3. Nilainya bagi pendidikan
Program-program pendidikan
yang diselenggarakan di sekolah banyak yang menggambarkan sistem berpikir dan
metode inkwairi. sistem berpikir ini terdiri dari proposisi dan konsep yang
mengarahkan arus inkwairi dan pemikiran.
di bawah bimbingan guru yang
terlatih baik, para pelajar akan menerima latihan dengan sebaik-baiknya selagi
mereka mengikuti prosedurberpikir reflektif. dengan usaha ini dimungkinkan bagi
para pelajar untuk menyadari akan masalahnya, menegaskan, menempatkan, menilai
dan mengorganisasikan informasi yang diperlukan, menemukan dan merumuskan
hipotesis dan menilai hipotesis, dan menerapkan pemecahannya.
terlatihnya para siswa dalam memcahkan masalah dari yang sederhana hingga
yang komlpleks, pada gilirannya memberikan kemampuan tersendiri bagi yang
bersangkutan untuk digunakan dalam situasi-situasi lain dan setiap siswa mampu
memechkan masalahnya ditemukan dan dipecahkan sendiri, berarti mereka telah
mempelajari sesuatu perbuatan yang lebih baru dan mampu menggunakan
pengetahuannya yang baru oleh sebab itu, memecahkan masalah menurut Gagne
merupakan suatu bentuk belajar.
BAB VII PRINSIP-PRINSIP MENGAJAR
1. Pengertian Mengajar
Belajar dan mengajar merupakan suatu proses yang terpadu atau integratif,
sehingga fungsi dari satu fase atau seginya mempengaruhi fase atau segi
lainnya.
Menurut Karl G. Garrison dan Robert A. Magoon, dalam bukunya Educational
Psychology: An Integration of Psychology and Aducational Practices, hlm 12
(Proyek Pembinanaan Prasarana dan Sarana Perguruan Tinggi Agama/IAIN di
Jakarta, 1984/1985, hlm. 4), hubungan timbal-balik antara teori belajar dan
teori mengajar itu meliputi: (1) formulasi tujuan – pengalaman belajar; (2)
perencanaan instruksi; dan (3) perencanaan penilaian mengenal hasil pengajaran
dalam jangka waktu tertentu.
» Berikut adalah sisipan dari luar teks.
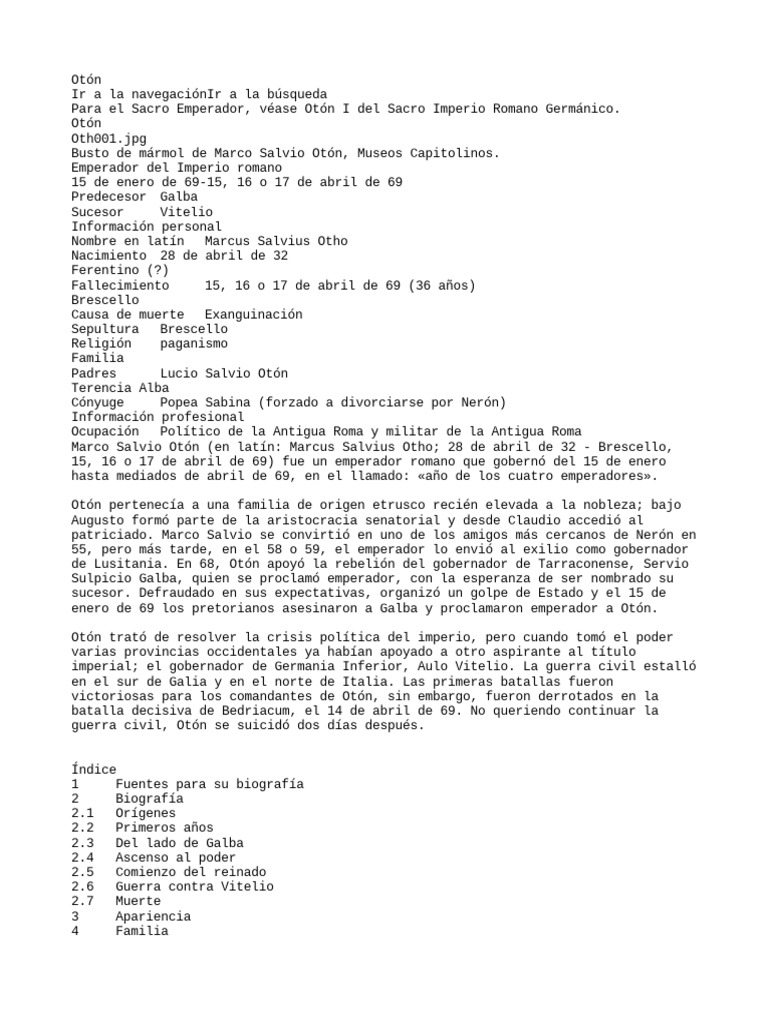 Otón
Ir a la navegaciónIr a la búsqueda
Para el Sacro Emperador, véase Otón I del Sacro Imperio Romano Germánico.
Otón
Oth001.jpg
Busto de mármol de Marco Salvio Otón, Museos Capitolinos.
Emperador del Imperio romano
15 de enero de 69-15, 16 o 17 de abril de 69
Predecesor Galba
Sucesor Vitelio
Información personal
Nombre en latín Marcus Salvius Otho
Nacimiento 28 de abril de 32
Ferentino (?)
Fallecimiento 15, 16 o 17 de abril de 69 (36 años)
Brescello
Causa de muerte Exanguinación
Sepultura Brescello
Religión paganismo
Familia
Padres Lucio Salvio Otón
Terencia Alba
Cónyuge Popea Sabina (forzado a divorciarse por Nerón)
Información profesional
Ocupación Político de la Antigua Roma y militar de la Antigua Roma
Marco Salvio Otón (en latín: Marcus Salvius Otho; 28 de abril de 32 - Brescello, 15, 16 o 17 de abril de 69) fue un emperador romano que gobernó del 15 de enero hasta mediados de abril de 69, en el llamado: «año de los cuatro emperadores».

Otón pertenecía a una familia de origen etrusco recién elevada a la nobleza; bajo Augusto formó parte de la aristocracia senatorial y desde Claudio accedió al patriciado. Marco Salvio se convirtió en uno de los amigos más cercanos de Nerón en 55, pero más tarde, en el 58 o 59, el emperador lo envió al exilio como gobernador de Lusitania. En 68, Otón apoyó la rebelión del gobernador de Tarraconense, Servio Sulpicio Galba, quien se proclamó emperador, con la esperanza de ser nombrado su sucesor. Defraudado en sus expectativas, organizó un golpe de Estado y el 15 de enero de 69 los pretorianos asesinaron a Galba y proclamaron emperador a Otón.

Otón trató de resolver la crisis política del imperio, pero cuando tomó el poder varias provincias occidentales ya habían apoyado a otro aspirante al título imperial; el gobernador de Germania Inferior, Aulo Vitelio. La guerra civil estalló en el sur de Galia y en el norte de Italia. Las primeras batallas fueron victoriosas para los comandantes de Otón, sin embargo, fueron derrotados en la batalla decisiva de Bedriacum, el 14 de abril de 69. No queriendo continuar la guerra civil, Otón se suicidó dos días después.

Índice
1 Fuentes para su biografía
2 Biografía
2.1 Orígenes
2.2 Primeros años
2.3 Del lado de Galba
2.4 Ascenso al poder
2.5 Comienzo del reinado
2.6 Guerra contra Vitelio
2.7 Muerte
3 Apariencia
4 Familia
Ini berarti bahwa mengajar bukan semata-mata
sebagai tujuan, akan tetapi agar para siswa mau belajar dan membantu memudahkan
usaha belajarnya.
Dari uraian di atas dapatlah disimpulkan bahwa mengajar bukanlah usaha
untuk menanamkan pengetahuan kepada para siswa dan bukan pula menyampaikan
kebudayaan mereka. Tetapi, mengajar adalah usaha mengorganisasikan lingkngan
dengan sebaik-baiknya dan menghubungkannya dengan para siswa sehingga terjadi
proses belajar. Ini berarti bahwa tugas guru hanyalah menciptakan lingkungan
yang mendorong anak untuk belajar, sedangkan kegiatan belajarnya datang dari
dalam dirinya. Pengertian mengajar yanug serupa itu sama dengan pengertian
mendidik. Dan pengertian yang serupa inilah yang dianut oleh aliran progresif.
2. Aspek-aspek
Psikologis Belajar-Mengajar
Menurut Crow & Crow, aspek psikologis belajar-mengajar (hlm 21),
dapat dikemukakan secara ringkas seperti di bawah ini.
a. Aspek Pengarahan (Directional
Aspect)
b. Aspek Motivasi (Motivation
Aspect)
c. Aspek Perkembangan Sikap
(Attitude Development Aspect)
d. Aspek Teknik (Technique Aspect)
e. Aspek Pribadi (Personal Aspect)
3. Kompetensi
Guru
Menurut Crow & Crow (hlm 26), kompetensi guru itu meliputi:
a. Penguasaan subject-matter yang
akan diajarkan
b. Keadaan fisik dan kesehatannya
c. Sifat-sifat pribadi dan kontrol
emosinya
d. Memahami sifat-hakikat dan
perkembanugan manusia
e. Pengetahuan dan kemampuannya
untuk menerapkan prinsip-prinsip belajar
f. Kepekaan dan aspirasinya
terhadap perbedaan-perbedaan kebudayaan, agama dan etnis
g. Minatnya terhadap perbaikan
professional dan pengayaan cultural yang terus-menerus
Dewasa ini, untuk program S1 dikembangkan apa yang disebut dengan
“sepuluh kompetensi guru” (Raka Joni, 1980, hlm. 64-66, Lampiran I), yaitu:
a. Menguasai bahan
b. Mengelola program
belajar-mengajar
c. Mengelola kelas
d. Menggunakan media/sumber
e. Menguasai landasan kependidikan
f. Menelola interaksi
belajar-mengajar
g. Menilai prestasi siswa untuk
kepentingan pengajaran
h. Mengenal fungsi dan program
bimbingan dan penyuluhan
i. Mengenal dan menyelenggarakan
administrasi sekolah
j. Memahami prinsip-prinsip dan
menafsirkan hasil-hasil penelitian pendidikan guna keperluan pengajaran
4. Model-model
Mengajar
Mengutip pendapat dari Gage, bahwa teori mengajar pada hakikatnya ingin
menjawab tiga pertanyaan sekaligus, bagaimana guru bertindak, mengapa bertindak
demikian dan bagaimana hasil atau pengaruhnya.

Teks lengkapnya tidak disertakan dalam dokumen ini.